6) STERILIZATION: the packaged instruments must be placed in an autoclave that will release steam up to a maximum temperature of 121° or 134°. This phase eliminates all living microbial forms, including spores and fungi.
7.A) TRACKABILITY: this process makes it possible to track the effectiveness of the machine and the results of the checks. It consists of clearly indicating the following information on the pouches: day of sterilization, autoclave used, type of cycle performed, progressive number, outcome, operators involved and expiry date established by the internal sterilization protocol.
7.B) TRACEABILITY: this phase is used to reconstruct the sterilization path carried out by the instrument. It consists of recording all the documents relating to the sterilization step in a dedicated register, so that it is always available to operators.
8) STORAGE: The purpose is to keep the sterilized instrument in optimal conditions for the time specified in the sterilization protocol.

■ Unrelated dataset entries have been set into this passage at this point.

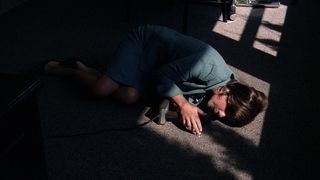 60. Учитель на замену (2011)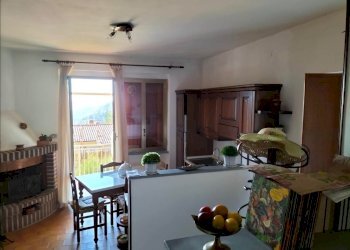 fo1.JPG - Villa Fosdinovo - foto 23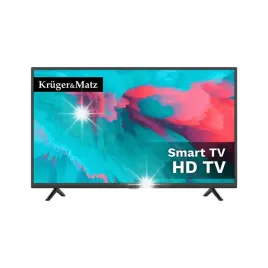 telewizor-krugerandmatz-32-hd-smart-dvb-t2-s2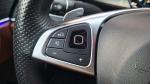mercedes-benz-classe-e-2018-diesel-1950cc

9) PERIODIC CHECKS: this step regards some checks that should be carried out to ensure effective sterilization. The sterilization surface and the date on the sterilised packages must be checked daily. We recommend testing with the following frequency:
– Every day: Vacuum Test
– Every day: Steam penetration test for hollow (Helix Test) and/or porous load simulation test (Bowie & Dick Test)

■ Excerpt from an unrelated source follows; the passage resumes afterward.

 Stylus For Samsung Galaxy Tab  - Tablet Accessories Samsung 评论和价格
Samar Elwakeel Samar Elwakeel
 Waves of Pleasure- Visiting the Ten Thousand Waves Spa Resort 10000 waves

– At each cycle: Cycle parameter verification test
– Every month: Sealing strip test (Euroseal Check Test)
10) EQUIPMENT MAINTENANCE: the equipment must be periodically serviced in accordance with the machinery book. Maintenance must be carried out by qualified personnel designated by the manufacturer.
Following the 10 steps for the correct sterilization process will guarantee the safety of staff and patients in the dental practice.